Ein Hubschrauber fliegt über Oberleitungen von Strommasten (Foto: picture-alliance / Reportdienste, Picture Alliance / Symbolbild)

Elektrifizierung der Zugstrecke München-Lindau Hubschrauber bringt Strommasten für Streckenausbau bei Kißlegg

Mit einem Hubschrauber sind 95 Strommasten nach Kißlegg gebracht und eingesetzt worden. Damit wurde der Ausbau der Schienenstrecke von München nach Lindau fortgesetzt.

Dauer

Per Hubschrauber sei der Zugang zu den Gleisen einfacher als mit Zug und Kran, so eine Sprecherin der Deutschen Bahn gegenüber dem SWR. Mit Hilfe des Hubschraubers wurden die Strommasten in den Boden neben den Gleisen eingesetzt. Vor etwa einer Woche wurden per Hubschrauber bereits etwa 70 Masten bei Leutkirch in nur fünf Stunden in Stahlrohre im Erdreich gesteckt.

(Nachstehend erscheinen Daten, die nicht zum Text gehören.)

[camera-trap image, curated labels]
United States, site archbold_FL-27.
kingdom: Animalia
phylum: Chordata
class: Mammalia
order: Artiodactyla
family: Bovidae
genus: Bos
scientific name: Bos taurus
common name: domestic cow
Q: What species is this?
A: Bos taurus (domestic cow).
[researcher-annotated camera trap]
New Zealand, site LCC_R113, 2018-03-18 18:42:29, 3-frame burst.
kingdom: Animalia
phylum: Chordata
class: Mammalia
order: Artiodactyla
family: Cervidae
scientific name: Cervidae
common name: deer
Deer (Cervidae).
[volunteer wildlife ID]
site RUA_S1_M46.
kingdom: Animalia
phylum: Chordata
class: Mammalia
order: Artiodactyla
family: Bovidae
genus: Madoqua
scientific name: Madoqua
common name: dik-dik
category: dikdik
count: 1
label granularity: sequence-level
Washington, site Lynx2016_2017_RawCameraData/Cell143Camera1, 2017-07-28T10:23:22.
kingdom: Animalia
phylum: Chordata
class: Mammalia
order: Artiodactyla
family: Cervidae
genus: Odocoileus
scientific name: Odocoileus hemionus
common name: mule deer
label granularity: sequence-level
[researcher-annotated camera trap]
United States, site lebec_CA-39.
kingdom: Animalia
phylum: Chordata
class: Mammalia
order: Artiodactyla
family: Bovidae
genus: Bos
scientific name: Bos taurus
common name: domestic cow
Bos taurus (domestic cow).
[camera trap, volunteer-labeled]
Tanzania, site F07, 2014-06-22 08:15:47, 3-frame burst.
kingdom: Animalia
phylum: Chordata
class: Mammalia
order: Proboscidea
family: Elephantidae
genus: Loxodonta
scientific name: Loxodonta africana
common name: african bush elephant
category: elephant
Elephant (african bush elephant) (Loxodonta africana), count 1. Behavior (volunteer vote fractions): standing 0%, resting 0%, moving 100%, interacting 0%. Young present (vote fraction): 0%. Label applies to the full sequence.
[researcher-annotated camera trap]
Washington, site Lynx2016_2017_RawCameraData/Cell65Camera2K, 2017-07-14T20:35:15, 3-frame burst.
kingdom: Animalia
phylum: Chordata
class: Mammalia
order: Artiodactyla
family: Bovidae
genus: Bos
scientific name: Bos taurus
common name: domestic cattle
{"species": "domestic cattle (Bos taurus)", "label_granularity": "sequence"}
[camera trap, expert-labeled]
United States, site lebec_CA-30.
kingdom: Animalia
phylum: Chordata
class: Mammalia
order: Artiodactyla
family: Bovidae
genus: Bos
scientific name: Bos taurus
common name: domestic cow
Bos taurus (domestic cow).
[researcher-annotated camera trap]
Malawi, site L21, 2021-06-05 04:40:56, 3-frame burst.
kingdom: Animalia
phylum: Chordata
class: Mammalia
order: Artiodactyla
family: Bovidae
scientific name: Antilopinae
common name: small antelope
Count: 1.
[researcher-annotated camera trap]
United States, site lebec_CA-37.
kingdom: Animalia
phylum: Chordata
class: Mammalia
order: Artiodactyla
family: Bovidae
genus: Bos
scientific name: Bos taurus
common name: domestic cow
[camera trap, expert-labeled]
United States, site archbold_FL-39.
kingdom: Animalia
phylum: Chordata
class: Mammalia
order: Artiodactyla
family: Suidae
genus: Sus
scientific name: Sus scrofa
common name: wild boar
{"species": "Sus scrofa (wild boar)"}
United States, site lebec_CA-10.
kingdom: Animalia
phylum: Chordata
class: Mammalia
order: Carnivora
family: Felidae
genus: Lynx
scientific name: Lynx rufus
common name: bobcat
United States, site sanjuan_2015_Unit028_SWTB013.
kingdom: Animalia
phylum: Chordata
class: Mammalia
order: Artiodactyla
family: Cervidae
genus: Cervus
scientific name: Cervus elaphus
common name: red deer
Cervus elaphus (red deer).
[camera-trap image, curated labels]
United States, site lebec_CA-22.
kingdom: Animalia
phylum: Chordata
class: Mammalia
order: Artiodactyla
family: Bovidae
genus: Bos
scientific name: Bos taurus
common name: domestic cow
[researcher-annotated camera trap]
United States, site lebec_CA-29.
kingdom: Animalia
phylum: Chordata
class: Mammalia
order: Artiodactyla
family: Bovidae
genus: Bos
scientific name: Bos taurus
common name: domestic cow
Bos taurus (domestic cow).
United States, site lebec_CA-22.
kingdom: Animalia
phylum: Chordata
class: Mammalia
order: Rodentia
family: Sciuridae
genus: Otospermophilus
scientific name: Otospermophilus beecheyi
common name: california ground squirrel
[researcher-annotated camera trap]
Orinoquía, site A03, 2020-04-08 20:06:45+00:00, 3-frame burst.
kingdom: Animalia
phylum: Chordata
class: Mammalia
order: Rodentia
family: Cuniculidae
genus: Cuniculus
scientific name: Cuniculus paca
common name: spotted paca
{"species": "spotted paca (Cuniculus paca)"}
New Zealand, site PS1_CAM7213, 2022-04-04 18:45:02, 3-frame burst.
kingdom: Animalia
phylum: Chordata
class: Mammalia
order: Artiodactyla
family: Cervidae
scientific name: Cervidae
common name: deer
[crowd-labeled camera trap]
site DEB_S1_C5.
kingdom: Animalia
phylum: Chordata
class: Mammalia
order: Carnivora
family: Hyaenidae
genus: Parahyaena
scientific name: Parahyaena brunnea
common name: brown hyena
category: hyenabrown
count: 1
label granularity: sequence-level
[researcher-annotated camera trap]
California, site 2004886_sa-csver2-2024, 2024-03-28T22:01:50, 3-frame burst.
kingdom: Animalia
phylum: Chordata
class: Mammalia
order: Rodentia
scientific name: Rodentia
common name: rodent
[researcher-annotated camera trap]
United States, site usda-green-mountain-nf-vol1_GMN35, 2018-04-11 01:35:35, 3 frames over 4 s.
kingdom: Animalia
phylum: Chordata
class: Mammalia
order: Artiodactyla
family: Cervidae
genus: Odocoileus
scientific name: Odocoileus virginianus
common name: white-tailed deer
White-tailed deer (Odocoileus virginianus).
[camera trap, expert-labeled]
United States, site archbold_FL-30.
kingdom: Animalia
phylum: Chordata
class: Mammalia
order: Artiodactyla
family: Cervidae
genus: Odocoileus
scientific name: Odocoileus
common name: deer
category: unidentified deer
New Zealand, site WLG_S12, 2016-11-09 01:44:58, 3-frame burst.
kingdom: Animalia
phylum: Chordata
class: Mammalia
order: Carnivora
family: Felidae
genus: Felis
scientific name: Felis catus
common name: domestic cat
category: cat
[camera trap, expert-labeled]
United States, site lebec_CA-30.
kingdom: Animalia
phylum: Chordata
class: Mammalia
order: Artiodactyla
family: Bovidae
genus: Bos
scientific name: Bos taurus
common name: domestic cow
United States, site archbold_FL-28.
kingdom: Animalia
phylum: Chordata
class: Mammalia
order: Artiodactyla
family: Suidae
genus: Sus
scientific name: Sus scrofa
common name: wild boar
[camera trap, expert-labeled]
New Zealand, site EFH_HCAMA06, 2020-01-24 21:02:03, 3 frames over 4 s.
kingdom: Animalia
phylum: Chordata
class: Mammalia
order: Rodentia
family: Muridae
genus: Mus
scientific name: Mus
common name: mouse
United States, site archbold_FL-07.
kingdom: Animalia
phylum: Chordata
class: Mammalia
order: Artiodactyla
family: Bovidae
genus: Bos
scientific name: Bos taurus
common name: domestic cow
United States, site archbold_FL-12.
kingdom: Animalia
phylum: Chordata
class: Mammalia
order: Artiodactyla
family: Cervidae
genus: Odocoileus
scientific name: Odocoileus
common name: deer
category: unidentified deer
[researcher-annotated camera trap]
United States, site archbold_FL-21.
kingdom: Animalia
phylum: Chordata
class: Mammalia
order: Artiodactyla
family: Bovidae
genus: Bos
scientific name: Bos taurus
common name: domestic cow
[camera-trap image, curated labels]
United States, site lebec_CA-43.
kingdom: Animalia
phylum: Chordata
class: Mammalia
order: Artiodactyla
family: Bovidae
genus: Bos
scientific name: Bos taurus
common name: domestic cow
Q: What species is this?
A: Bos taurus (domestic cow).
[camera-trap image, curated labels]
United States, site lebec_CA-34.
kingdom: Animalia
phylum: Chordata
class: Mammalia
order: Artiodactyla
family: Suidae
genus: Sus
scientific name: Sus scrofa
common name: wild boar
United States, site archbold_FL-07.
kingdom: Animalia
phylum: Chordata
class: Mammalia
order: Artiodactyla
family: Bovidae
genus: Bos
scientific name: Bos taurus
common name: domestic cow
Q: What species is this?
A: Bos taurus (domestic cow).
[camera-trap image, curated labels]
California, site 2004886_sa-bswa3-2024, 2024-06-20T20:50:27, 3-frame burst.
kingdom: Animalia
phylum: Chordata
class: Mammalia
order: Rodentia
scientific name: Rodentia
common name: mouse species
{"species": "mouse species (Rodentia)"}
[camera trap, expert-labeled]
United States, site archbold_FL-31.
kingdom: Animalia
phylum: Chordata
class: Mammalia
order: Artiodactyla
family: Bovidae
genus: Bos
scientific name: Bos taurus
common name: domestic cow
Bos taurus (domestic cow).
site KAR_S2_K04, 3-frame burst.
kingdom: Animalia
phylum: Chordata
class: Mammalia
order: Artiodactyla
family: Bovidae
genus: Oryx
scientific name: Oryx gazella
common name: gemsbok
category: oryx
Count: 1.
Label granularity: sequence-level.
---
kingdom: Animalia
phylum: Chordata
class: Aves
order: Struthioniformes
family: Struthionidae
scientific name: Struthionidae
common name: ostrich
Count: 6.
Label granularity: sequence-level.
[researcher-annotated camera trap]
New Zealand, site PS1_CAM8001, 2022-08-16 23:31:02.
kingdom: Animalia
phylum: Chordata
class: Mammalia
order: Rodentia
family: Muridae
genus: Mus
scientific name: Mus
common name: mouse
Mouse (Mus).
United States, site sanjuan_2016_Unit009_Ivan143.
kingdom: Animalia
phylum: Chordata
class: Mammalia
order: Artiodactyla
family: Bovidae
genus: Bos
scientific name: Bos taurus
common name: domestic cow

Züge zwischen München und Lindau sollen schneller werden

Ab Ende kommenden Jahres sollen zwischen München und Lindau alle Züge elektrisch rollen. Auf 150 Kilometern Strecke müssen dafür Oberleitungen gebaut werden. Durch die Elektrifizierung und den Ausbau soll sich die Reisezeit verkürzen. Die Züge sollen dann eine Geschwindigkeit von bis zu 160 Stundenkilometer erreichen. Ziel ist es laut Deutscher Bahn, dass die Fahrtzeit von Lindau nach München weniger als zwei Stunden dauert, eine Stunde weniger als bisher. Für die Fahrt von München nach Zürich werde man dann weniger als dreieinhalb Stunden brauchen.

Neuer Bahnhof in Lindau

Bis Ende 2020 entsteht im Lindauer Stadtteil Reutin außerdem ein neuer Bahnhof. Dort sollen dann auch die Fernzüge zwischen München und Zürich halten - ohne Fahrtrichtungswechsel, wie er am jetzigen Kopfbahnhof auf der Lindauer Insel nötig ist. Der Insel-Bahnhof bleibt erhalten.